First up is relational heartbreak. We've all had it. Why do I call it one of the "great experiences" of life? Because it is cathartic. Relationships have a funny way of involving all our faculties. First, we are charged through with great emotion, seemingly unstoppable, that steals our sleep and invades our concentration. Second, we use rationality to consider our intended flame. What kind of thinker is she? Does she like sports? Is she coldly calculating or emotionally driven? Third, we taste something of the spiritual as we ponder the giving away of ourselves to another. What sort of union must this be? Surely it goes far beyond a shared house and set of goals. There is a deeper reality to relationships than just the emotional, and just the rational. Clearly, they are complex undertakings.

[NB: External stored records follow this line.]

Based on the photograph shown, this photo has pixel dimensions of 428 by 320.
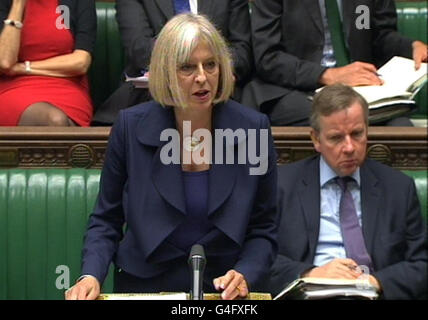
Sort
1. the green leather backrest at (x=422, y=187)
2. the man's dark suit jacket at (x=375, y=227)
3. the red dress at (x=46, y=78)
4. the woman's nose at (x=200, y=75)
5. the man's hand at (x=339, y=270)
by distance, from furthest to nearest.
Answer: the red dress at (x=46, y=78) < the green leather backrest at (x=422, y=187) < the man's dark suit jacket at (x=375, y=227) < the man's hand at (x=339, y=270) < the woman's nose at (x=200, y=75)

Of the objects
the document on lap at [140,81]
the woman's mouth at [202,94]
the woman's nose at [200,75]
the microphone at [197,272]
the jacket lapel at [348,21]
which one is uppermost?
the jacket lapel at [348,21]

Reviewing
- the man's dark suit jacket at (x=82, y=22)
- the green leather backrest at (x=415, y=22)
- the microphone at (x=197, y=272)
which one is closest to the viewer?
the microphone at (x=197, y=272)

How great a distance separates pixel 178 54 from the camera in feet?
6.77

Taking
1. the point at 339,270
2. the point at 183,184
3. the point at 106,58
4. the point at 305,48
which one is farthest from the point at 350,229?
the point at 106,58

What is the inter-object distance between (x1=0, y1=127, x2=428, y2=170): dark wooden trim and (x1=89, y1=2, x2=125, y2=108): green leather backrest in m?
0.66

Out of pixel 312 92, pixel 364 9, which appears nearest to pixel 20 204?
pixel 312 92

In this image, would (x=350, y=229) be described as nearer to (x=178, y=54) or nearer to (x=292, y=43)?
(x=178, y=54)

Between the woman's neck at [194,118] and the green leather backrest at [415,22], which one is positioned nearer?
the woman's neck at [194,118]

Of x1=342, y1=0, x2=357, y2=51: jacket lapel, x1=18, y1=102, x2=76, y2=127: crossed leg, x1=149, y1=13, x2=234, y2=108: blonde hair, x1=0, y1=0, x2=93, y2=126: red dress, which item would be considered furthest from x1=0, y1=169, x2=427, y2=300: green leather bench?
x1=149, y1=13, x2=234, y2=108: blonde hair

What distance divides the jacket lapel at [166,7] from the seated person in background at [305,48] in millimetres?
266

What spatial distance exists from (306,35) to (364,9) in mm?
226

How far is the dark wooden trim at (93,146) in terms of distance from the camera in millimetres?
2846

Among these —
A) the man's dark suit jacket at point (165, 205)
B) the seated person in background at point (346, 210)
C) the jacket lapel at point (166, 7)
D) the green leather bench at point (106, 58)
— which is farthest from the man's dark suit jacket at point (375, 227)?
the green leather bench at point (106, 58)

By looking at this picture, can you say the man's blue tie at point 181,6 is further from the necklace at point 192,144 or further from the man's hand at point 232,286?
the man's hand at point 232,286
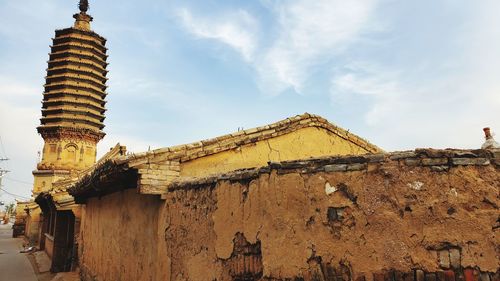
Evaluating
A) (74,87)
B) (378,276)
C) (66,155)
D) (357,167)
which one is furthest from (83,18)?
(378,276)

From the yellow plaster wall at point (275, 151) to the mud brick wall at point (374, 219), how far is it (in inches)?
106

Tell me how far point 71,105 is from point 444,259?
3492 cm

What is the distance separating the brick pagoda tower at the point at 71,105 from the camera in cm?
3256

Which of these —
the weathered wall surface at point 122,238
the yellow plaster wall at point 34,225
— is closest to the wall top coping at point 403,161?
the weathered wall surface at point 122,238

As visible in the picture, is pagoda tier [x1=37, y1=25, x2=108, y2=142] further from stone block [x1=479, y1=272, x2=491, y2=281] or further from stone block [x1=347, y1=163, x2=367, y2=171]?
stone block [x1=479, y1=272, x2=491, y2=281]

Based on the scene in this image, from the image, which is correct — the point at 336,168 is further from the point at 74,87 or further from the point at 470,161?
the point at 74,87

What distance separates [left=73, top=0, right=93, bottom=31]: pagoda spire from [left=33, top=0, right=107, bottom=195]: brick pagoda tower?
20 centimetres

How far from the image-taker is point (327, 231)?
3.71 metres

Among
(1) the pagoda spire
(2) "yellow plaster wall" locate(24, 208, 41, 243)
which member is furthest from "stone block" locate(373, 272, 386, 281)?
(1) the pagoda spire

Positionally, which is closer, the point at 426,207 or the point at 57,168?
the point at 426,207

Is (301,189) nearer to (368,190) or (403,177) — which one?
(368,190)

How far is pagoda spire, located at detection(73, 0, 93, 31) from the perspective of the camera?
3585cm

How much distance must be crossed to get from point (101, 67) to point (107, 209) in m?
29.7

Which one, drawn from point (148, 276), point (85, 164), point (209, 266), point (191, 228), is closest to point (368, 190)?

How impactful, then, is heartbreak. All three of the above components come crashing down, mixing together to form one big glob of hurt. Emotionally, we are seared as with fire. Hours and hours invested in the other person. Those moments we allowed ourselves to dream freely of the future, if only for a few, are now dashed, necessarily shoved away from our mind before it has time to know what has happened. And our rational selves. How we strive to see the flaw we missed, the hangup we excused away, the divergent pathway we swore was our own. Spiritually, the connection is broken. There will be no union with this one, no discovering of the mystery of two as one. No, we are emotionally drained, rationally frustrated, and alone in the kitchen, or the dining room, or the gathering. Alone with our thoughts, no matter how much activity swirls around us. Those who are just a phone call away are somehow much more distant, as far from us as the movie actors we see on screen. They are part of our world, yes, but they are not. We cannot truly know them, nor they us. Heartbreak is a powerful thing.

There is such tremendous good in heartbreak. God's goodness is all through it. In it, we find our inadequacy, that deep insufficiency we must dig to discover. We pad our fragile hearts with accomplishments and accolades and compliments and self-manufactured statistics and end up like the hypothermic swimmer with ten layers on: well padded but fundamentally weak. Heartbreak takes us by the neck and shows us hard-core that we are so insufficient, that we are not really the all-star we think we are, that we're just foolish people doing the best we can in a foolish world. We don't have it all figured out. We can't play it all right. We're just as confused as the next guy. In the face of heartbreak, there's no pretending. In fact, there's no ability to pretend.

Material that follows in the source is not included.